WORK ORDER: Continue the paper on automatic doping-profile optimization with TCAD frameworks, picking up right after its keywords line.

Top of PASSAGE TO READ

# Automatic Device Design Optimization with TCAD Frameworks

M. Stockinger and S. Selberherr

Institute for Microelectronics, TU Vienna Gusshausstrasse 27–29, A-1040 Vienna, Austria, selberherr@tuwien.ac.at

# ABSTRACT

A design optimization method is presented which utilizes automatic optimization capabilities within TCAD frameworks. This method is applied to doping profile optimizations of ultra-low-power CMOS transistors with 0.25 and 0.1  $\mu{\rm m}$  gate lengths. Two different performance goals are utilized, to maximize the drive current of an NMOS transistor and to minimize the gate delay time of a CMOS inverter stage. These optimizations result in an asymmetric doping profile with a channel peak near the source. Gaussian functions are used to simplify the doping structure without much of a performance loss. The inverter speed of the 0.1  $\mu{\rm m}$  technology is improved by almost 100% compared to an inverter with uniformly doped devices delivering the same off-state leakage current.

*Keywords*: Optimization, CMOS, TCAD, Simulation, Ultra-Low-Power.

Bottom of PASSAGE TO READ
Top of DATA BELOW

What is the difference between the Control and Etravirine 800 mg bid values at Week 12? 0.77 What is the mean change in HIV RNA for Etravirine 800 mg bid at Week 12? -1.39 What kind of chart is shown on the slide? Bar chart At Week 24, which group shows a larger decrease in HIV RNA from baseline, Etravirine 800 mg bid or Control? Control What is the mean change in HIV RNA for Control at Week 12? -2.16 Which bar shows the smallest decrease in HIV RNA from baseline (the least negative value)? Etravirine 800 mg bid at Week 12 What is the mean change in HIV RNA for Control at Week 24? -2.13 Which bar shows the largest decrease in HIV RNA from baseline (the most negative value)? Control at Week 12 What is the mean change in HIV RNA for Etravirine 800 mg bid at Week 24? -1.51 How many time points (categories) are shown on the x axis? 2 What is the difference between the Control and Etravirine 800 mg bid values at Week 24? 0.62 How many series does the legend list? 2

Bottom of DATA BELOW

ANSWER BELOW:
#### 1 INTRODUCTION

During the last years the use of TCAD tools for process and device design/analysis is becoming the backbone of the cost efficient and high-performance production of microchips. Due to the constantly increasing computational power of computer systems the simulation times are becoming smaller and smaller enabling the use of TCAD tools on a very large scale.

Especially for complex optimization tasks they have gained much attraction because manually controlled simulations are not suitable. TCAD frameworks have been developed which offer automatic optimizations and require no user interaction during the actual optimization process.

Such frameworks are of special significance for device design purposes where it is necessary to improve a certain performance metric by variation of given design parameters. Amongst all possible optimization strategies, an iterative method where the performance metric is gradually improved using gradient information of the design parameters, has delivered excellent results [1].

In this work the drive and inverter performance of ultra-low-power CMOS transistors is improved by doping profile optimizations performed on two different device generations. A very general approach is taken to define the doping profiles which results in a large number of design parameters. This complex optimization task is performed within the TCAD framework SIESTA which is perfectly suited for this purpose [2].

Though our very general approach ignores manufacturability issues in the first place, the optimization results will give valuable ideas to improve existing technologies or might even encourage the development of completely new device concepts.

# 2 DESIGN SETUP

Two different device generations are considered in this work, as listed in Table 1. The supply voltages match with the requirements for ultra-low-power applications.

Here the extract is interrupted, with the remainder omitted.